A substantial portion of our patients (46.7%) had lung metastasis during cancer recurrence, which is consistent with other published articles. Occult metastasis had likely occurred at the time of hepatectomy and thrombectomy. It is imperative that further studies on the early detection and therapies of occult lung metastasis in such patients should be performed. Recently, new treatments and immunotherapies have been developed, including hepatic arterial infusion chemotherapy, concurrent radiotherapy, systemic chemotherapy and target therapy, such as sorafenib and Regorafenib. Regarding immunotherapy, since 2017, the U.S. Food and Drug Administration (FDA) approved nivolumab for HCC that was previously treated with sorafenib.

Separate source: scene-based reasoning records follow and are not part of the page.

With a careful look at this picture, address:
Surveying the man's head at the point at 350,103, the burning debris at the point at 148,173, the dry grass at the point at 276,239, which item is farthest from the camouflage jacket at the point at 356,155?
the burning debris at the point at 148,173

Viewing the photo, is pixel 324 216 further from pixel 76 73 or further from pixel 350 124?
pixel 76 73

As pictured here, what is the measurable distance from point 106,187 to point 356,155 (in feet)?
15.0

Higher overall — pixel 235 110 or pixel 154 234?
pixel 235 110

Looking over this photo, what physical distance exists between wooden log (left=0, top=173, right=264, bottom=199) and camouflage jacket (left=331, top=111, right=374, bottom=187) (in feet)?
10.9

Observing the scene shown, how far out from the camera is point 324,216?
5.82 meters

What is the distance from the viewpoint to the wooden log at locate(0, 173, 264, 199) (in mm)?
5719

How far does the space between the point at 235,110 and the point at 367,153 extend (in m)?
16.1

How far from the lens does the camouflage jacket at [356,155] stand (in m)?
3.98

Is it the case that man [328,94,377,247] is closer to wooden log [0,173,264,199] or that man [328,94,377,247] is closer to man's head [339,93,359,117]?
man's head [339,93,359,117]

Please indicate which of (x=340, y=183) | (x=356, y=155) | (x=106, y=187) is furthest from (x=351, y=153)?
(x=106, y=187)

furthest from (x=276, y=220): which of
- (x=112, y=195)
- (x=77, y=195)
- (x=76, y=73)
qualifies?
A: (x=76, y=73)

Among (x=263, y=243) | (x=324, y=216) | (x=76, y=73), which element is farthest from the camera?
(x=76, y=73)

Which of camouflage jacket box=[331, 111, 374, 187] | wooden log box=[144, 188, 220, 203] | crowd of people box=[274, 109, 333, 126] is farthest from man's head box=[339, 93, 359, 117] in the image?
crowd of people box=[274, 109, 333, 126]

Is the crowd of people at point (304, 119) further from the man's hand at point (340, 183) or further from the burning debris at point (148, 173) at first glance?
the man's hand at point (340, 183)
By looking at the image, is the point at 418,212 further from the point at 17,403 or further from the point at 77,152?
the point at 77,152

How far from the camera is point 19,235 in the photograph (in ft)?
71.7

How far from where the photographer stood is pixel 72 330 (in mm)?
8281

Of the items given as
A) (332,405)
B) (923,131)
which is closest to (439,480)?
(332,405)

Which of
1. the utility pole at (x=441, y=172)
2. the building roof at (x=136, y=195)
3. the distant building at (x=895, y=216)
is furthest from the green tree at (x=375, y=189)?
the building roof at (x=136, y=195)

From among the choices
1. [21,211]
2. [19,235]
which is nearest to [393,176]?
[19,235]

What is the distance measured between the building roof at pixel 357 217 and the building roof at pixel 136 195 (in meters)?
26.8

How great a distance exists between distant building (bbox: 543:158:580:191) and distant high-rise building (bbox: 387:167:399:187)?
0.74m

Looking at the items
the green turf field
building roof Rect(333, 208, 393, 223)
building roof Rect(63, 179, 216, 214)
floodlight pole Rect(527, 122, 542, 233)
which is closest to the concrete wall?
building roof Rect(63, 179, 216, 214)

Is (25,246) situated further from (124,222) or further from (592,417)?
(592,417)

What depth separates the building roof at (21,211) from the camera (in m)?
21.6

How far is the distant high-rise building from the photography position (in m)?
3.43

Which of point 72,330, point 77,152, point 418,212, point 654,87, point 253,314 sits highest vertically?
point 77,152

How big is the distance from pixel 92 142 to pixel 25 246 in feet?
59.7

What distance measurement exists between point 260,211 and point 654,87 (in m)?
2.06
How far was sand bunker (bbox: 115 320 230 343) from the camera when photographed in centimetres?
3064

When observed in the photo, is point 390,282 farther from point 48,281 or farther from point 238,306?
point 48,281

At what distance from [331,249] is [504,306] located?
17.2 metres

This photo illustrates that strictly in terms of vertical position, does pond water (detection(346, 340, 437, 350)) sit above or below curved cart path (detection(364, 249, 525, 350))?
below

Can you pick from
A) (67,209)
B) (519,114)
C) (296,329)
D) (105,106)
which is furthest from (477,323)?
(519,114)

Immunotherapy has also been combined with targeted agents, such as tyrosine kinase inhibitors, radiotherapy and TACE; however, the objective response rate is still relatively low [44,45].

Despite these limitations, Matsukuma [46] reported 13 patients with RATT whose median OS was 17.4 months; however, only 3 of 13 underwent CPB. In contrast, all the patients in our study underwent CPB, and for staged hepatectomy, our results indicated that staged hepatectomy after thrombectomy under CPB could result in a simplified post-operative course, shortened ICU stay and operation time and prolonged survival time for patients. We also are the first article to analyze the benefits in hospital costs, and the costs for separate admissions were lower than for one admission.

5. Conclusions

Emergency thrombectomy under CPB and staged hepatectomy 4–6 weeks later may be an appropriate approach for HCC with large RATT. However, the optimal waiting interval and therapies for occult lung metastasis need to be further investigated.